İskender Bey, bize kendinizden bahseder misiniz? Nerede doğdunuz? Müzikle ilginiz ne zaman başladı kim keşfetti ya da sizi müziğe yönlendiren oldu mu?

27 Temmuz 1951 yılında Manisa'da dünyaya geldim. Müzikle ilgim çok küçük yaşlarda başladı. Ailemin bu konudaki katkısı benim için çok önemlidir. Annem TRT İzmir Radyosunun imtihanını kazanmış ama babam o zamanki imkansızlıklar ve anlayış yüzünden annemin İzmir Radyosuna devam etmesini istememişti. Aralarındaki sohbetlerde dile getirildiği için bu konuya deyindim.
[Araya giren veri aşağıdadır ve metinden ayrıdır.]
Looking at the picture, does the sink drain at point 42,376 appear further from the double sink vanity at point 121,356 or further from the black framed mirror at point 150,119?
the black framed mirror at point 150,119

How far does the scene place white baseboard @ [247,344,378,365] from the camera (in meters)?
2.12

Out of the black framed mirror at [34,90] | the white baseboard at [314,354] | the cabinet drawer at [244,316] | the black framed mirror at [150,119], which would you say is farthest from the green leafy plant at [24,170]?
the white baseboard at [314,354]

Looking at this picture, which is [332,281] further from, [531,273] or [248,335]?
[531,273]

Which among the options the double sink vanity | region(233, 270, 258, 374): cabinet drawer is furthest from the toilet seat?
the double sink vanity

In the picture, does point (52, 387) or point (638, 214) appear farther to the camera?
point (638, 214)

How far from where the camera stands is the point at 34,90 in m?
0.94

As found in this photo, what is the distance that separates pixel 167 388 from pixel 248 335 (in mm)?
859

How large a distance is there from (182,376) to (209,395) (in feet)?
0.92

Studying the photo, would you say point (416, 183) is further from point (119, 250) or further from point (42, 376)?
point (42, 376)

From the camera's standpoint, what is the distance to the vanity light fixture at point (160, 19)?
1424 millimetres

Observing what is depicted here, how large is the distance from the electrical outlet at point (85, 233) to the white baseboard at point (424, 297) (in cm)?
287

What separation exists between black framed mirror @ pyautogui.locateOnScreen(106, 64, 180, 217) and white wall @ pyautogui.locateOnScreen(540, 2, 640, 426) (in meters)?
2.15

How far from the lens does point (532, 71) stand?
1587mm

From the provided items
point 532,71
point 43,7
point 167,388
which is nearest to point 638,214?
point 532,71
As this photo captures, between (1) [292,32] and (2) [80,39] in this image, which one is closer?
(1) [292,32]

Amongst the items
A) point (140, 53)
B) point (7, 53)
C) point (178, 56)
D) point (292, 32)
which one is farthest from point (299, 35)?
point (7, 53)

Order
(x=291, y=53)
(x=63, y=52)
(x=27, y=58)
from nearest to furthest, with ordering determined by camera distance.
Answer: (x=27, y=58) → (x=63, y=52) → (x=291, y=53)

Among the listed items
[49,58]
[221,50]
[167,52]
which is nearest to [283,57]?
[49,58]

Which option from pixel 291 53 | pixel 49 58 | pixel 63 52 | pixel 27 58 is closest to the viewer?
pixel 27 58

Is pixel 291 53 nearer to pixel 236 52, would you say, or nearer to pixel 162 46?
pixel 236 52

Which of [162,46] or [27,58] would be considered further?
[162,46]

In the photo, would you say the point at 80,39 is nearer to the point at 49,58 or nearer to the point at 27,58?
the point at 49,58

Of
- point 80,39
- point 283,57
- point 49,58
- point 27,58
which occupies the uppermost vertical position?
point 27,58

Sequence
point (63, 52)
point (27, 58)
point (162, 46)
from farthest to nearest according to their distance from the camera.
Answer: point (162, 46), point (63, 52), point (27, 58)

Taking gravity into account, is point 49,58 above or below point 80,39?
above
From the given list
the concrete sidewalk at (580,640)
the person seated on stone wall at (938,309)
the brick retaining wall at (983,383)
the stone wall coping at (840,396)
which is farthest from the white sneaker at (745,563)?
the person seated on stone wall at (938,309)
Bu özellik benim örnek aldığım, rol model olarak hayatıma geçirdiğim, müziğin bendeki atası olmuştur. Bazı hafta sonları, dost meclislerinde, bir arkadaş evinde toplanarak, İzmir Radyosuna katkı veren, Manisa'da yetişmiş saz üstatlarının eşliğinde meşk edilirdi. Aile dostlarımız tek tek ve koro halinde şarkılar söylerdi. Bu oluşum, benim sanat konusundaki ilk deneyimlerimdir. İlkokuldayken enstrümanımı kendim yapmıştım. Düz bir tahtaya çaktığım karşılıklı çivilere misina gerip geliştirdiğim müzik aletiyle bir de beste yapmıştım. "Çakvın Kalbimi Çaldın" Bu bestemle, apartmanımızda oturan komşumuz Nermin ablamın kapısını çalıp, kapının önünde bu şarkımı söyleyip, yurt dışından gelen çikolatalardan bana ikram edişiyle bu benim ilk profesyonelliğimdi.
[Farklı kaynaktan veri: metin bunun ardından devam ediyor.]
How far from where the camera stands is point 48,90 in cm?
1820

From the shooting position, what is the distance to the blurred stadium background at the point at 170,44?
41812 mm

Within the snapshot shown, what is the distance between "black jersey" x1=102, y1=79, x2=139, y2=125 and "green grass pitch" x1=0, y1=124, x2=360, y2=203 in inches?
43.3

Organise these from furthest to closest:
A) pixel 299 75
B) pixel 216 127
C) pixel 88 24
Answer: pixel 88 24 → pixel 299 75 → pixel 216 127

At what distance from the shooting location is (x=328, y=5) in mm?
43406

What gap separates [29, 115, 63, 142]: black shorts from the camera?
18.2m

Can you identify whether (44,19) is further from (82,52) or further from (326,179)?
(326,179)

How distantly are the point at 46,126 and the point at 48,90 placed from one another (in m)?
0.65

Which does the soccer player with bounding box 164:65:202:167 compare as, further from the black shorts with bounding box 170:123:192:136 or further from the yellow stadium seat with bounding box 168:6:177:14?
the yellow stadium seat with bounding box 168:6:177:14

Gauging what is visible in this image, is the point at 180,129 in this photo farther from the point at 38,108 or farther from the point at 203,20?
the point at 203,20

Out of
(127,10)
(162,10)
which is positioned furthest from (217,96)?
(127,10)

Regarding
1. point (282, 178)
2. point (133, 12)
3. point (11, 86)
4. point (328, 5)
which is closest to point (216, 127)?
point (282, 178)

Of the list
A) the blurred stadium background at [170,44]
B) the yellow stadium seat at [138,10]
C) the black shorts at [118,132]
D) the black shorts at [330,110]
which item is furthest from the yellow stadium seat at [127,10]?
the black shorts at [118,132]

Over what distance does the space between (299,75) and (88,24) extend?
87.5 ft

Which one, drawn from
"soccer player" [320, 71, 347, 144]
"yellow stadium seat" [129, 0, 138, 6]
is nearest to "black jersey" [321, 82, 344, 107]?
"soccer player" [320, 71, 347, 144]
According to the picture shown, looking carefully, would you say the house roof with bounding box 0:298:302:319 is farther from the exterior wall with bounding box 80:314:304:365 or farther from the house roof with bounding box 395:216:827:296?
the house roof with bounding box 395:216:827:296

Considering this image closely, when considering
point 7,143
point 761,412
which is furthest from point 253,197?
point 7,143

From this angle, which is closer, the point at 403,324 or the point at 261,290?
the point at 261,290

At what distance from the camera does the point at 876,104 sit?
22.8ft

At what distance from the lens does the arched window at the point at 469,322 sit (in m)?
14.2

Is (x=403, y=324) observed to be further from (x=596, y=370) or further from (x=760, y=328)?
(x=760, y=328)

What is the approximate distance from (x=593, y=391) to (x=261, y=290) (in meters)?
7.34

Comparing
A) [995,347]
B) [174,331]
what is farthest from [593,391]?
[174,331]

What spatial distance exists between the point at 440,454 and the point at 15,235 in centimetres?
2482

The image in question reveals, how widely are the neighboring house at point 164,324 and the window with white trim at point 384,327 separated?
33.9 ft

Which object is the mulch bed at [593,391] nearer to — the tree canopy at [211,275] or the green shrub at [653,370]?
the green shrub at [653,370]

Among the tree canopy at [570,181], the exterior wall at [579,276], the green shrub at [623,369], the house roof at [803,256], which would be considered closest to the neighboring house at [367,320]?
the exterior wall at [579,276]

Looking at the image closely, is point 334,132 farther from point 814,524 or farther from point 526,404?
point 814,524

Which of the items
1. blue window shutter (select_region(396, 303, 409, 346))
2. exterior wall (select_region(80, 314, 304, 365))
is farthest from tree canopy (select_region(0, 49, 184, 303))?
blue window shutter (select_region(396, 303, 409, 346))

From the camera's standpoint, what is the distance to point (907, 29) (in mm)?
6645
1969 yılında liseler arası müzik yarışmasıyla gelen birincilik müzik hayatınıza nasıl yön verdi? Yarı profesyonel olarak müzik hayatınıza başlamış olarak kabul edebilir miyiz sizi? Yarışma öncesinde müzikle ilgili çalışmalarınız nasıldı? Aileniz, müzikle ilgilenmenizi destekledi mi?
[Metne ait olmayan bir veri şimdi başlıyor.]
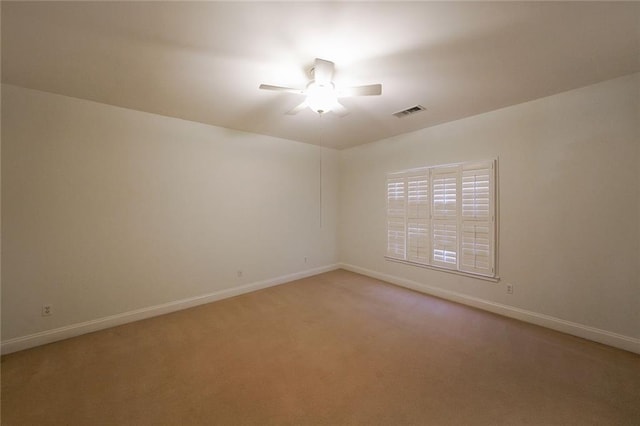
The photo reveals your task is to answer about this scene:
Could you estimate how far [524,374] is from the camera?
2.05 metres

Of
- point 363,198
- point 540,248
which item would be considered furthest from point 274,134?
point 540,248

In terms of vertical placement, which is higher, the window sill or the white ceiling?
the white ceiling

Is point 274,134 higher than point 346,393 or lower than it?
higher

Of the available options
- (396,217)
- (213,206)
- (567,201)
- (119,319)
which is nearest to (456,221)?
(396,217)

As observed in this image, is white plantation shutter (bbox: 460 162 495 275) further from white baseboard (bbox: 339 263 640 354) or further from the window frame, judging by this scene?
white baseboard (bbox: 339 263 640 354)

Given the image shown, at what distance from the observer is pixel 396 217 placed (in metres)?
4.43

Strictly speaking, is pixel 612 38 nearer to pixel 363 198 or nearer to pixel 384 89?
pixel 384 89

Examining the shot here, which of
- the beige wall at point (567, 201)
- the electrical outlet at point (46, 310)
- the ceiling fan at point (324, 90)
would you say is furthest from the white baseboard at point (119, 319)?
the beige wall at point (567, 201)

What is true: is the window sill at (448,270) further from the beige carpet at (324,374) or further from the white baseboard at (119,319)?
the white baseboard at (119,319)

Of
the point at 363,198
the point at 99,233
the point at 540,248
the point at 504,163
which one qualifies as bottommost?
the point at 540,248

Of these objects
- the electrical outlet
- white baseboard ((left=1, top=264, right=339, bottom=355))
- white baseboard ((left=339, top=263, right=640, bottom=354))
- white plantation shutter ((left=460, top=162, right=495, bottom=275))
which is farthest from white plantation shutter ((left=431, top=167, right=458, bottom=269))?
the electrical outlet

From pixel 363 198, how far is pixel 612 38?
3636 millimetres

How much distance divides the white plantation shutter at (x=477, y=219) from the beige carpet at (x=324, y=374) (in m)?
0.71

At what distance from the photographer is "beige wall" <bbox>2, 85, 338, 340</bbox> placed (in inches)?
99.2
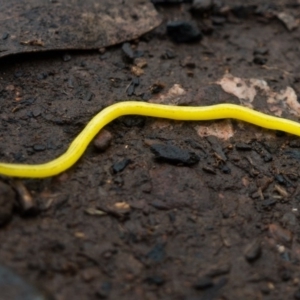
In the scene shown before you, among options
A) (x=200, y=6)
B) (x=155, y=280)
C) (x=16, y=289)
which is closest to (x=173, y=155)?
(x=155, y=280)

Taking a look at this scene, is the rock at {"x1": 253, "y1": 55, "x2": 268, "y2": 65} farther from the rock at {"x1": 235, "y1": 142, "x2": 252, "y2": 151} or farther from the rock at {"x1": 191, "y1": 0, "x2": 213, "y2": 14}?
the rock at {"x1": 235, "y1": 142, "x2": 252, "y2": 151}

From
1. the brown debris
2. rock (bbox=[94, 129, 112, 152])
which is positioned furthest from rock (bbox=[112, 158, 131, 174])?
the brown debris

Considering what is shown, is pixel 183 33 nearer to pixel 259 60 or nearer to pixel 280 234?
pixel 259 60

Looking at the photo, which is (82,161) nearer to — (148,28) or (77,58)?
(77,58)

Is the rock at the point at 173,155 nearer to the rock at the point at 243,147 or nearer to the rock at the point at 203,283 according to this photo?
the rock at the point at 243,147

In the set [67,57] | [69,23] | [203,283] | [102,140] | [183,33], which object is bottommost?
[203,283]

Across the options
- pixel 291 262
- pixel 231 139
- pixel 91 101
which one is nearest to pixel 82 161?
pixel 91 101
1969 yılında, liseler arası müzik yarışmasına Manisa lisesi olarak katılma kararı aldık. Müzik öğretmenim "Hatice Perinçek” daha önce kurduğumuz amatör orkestramızdan haberdardı. O zamanlar Manisa'da orkestradan anlayan tek bir kahraman vardı “Selahattin Pastacı” Öğretmenimiz Hatice Hanım kendisinden ricacı oldu ve Selahattin abimiz bizlerle çalışmayı kabul etti. Lise orkestramızı kurduk. Provalara başladık. Ben basgitar çalıyordum. Tek derdimiz solistimizdi. Birçok arkadaşımızı tek tek deniyorduk. Hatalı söylediklerinde derhal yardım etmek için müdahale ediyordum. Müzik öğretmenim bir gün aradığım solisti buldum deyince tüm orkestra, sessizlik içinde, o ismi duymak için bekleyişe geçmiştik. Öğretmenimiz o solist ‘İskender Doğan’dır deyince heyecandan bayılacak gibi oldum. Bu solist olmanın sevinci değildi. En önde olmanın korkusuydu. İtiraz etmek istedim ama beni hemen susturdu. ‘İtiraz istemiyorum, solistimiz sensin’ dedi. Yarışma kurallarına uygun iki şarkımız vardı. Biri Aphrodittes Child gurubunun solisti Demis Roussos'un söylediği  "Rain and Tears" ve kendi derlememiz, Manisa'lı Haydar Bayçın'nın bestesi, bir Manisa türküsü olan "Baylan Cemile" ile çalışmalarımızı sürdürdük. Hiçbir iddiamız yoktu. Rakiplerimiz İzmir, İstanbul, Ankara'dan gelen, her türlü imkana ve sosyal katılımlara alışkın liselerdi. Biz korku içindeydik. Cumartesi günü başta öğretmenlerimiz, orkestramız ve destek gurubumuzla Manisa'dan trenle İzmir Alsancak kapalı spor salonuna geldik. Salonda binlerce kişi vardı. Hıncahınç doluydu. Artık korkum pik yapmıştı. Elim ayağım heyecandan titriyordu. Ses tesisatı, o günkü Türkiye'nin en güçlüsü "Necdet Altın Çizme" idi. Mikrofonlar D12 idi. Sahneye çıktık ve müthiş bir sessizlik oluştu. İlk şarkımızın ortasında salon adeta ayağa kalktı. Bir de şarkıda iki modülasyon yapınca salon yıkılmaya başladı. İkinci şarkımız, Türkümüzü de çalınca yarışmaya büyük bir imza attık. Ben solist birincisi, orkestramızda en iyi grup seçilmişti. Ertesi gün Yeni Asır gazetesinin pazar eki Sarmaşık' ta müzik yazarı olan "Ali Kocatepe" tam sayfa Manisa'dan mucize başlığıyla bizi anlatıyordu. Tabi ki, müzik hayatımın en büyük itici gücü olmuştu bu yarışma ve aldığımız sonuç. Ailelerimize gelince, ben sadece annemden destek alıyordum. Diğer arkadaşlarımın durumunu hatırlamıyorum.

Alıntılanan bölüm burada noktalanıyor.